CHAPTER VI.

Thirty years had passed away, and on a stormy autumn evening a young couple sat before a crackling fire, in Bütze Manor-house—she, a slender, girlish figure, fair, with pleasant blue eyes; he, tall, or seeming so from a certain delicacy of form, and also fair; but a pair of bright brown eyes contrasted strangely with his light hair.

Without, the wind was raging about the old house, as it had done many years before, and sang of past times; now and then it set up a howl of furious rage, and then sounded again in low, long-drawn, plaintive tones, as if singing a long-forgotten love-song.

The young wife in the comfortable easy-chair had been listening to it a long time; now she said in a clear voice:

"Klaus, this would be just the evening to read aloud the journal."

He started up out of a deep revery. "What journal, my child!"

"That little packet of papers that we found the other day, in rummaging about in Aunt Rosamond's writing-desk."

He nodded. "Yes, we will do it," he said, "it will be a bit of family history, perhaps about my parents.

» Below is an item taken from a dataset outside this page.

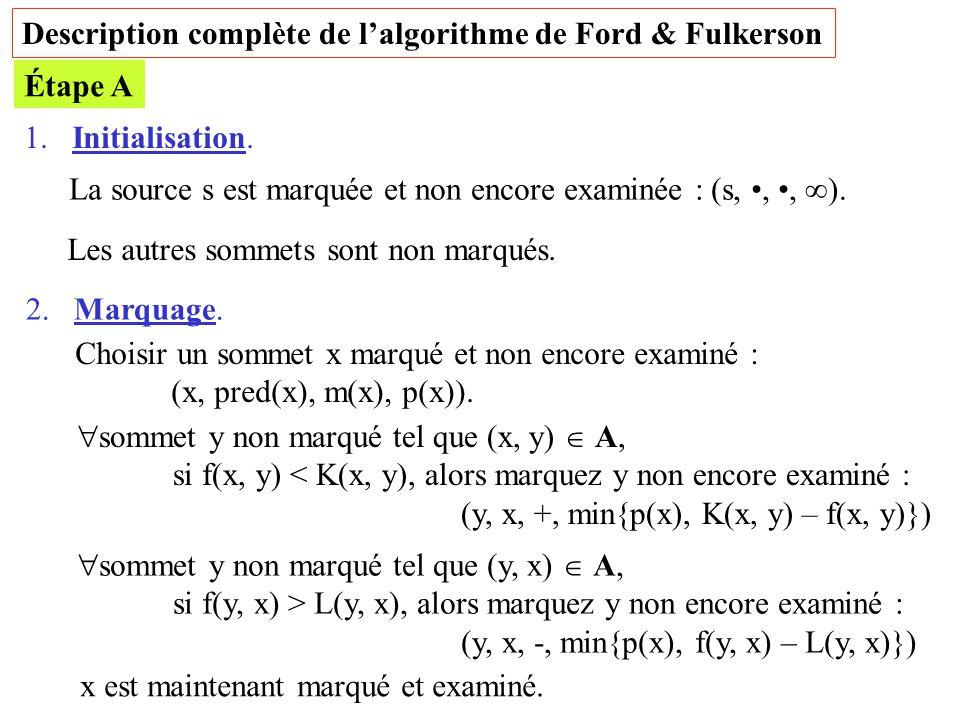 Description complète de lalgorithme de Ford & Fulkerson Étape A 1. Initialisation. La source s est marquée et non encore examinée : (s,,, ). Les autre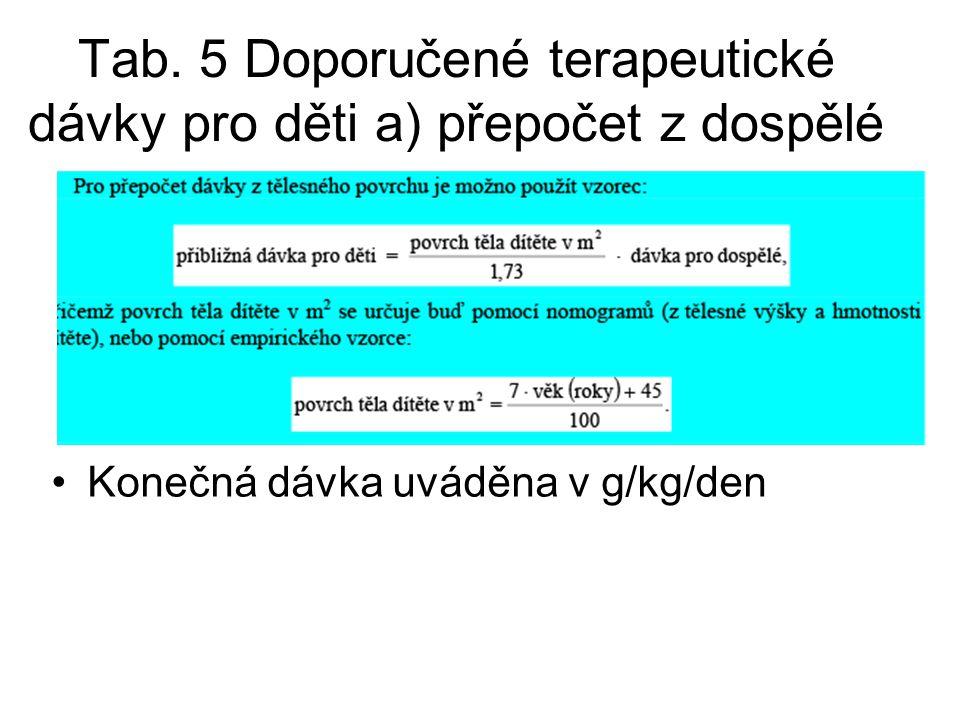 Tab. 5 Doporučené terapeutické dávky pro děti a) přepočet z dospělé Konečná dávka uváděna v g/kg/den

I was just thinking how little I know of them, and it makes me sad. Mother Anna Maria makes her account so short and scanty, as if she did not like to talk about it, and whenever she mentions her only brother her eyes grow moist. Come, sit down on the sofa with me; I will get the papers."

He rose, went to an old-fashioned desk, and took a little packet of papers from the middle drawer. The young wife had meanwhile taken up a bit of dainty needlework, and now they sat, side by side, on the sofa, before the lamp, and he unfolded the sheets.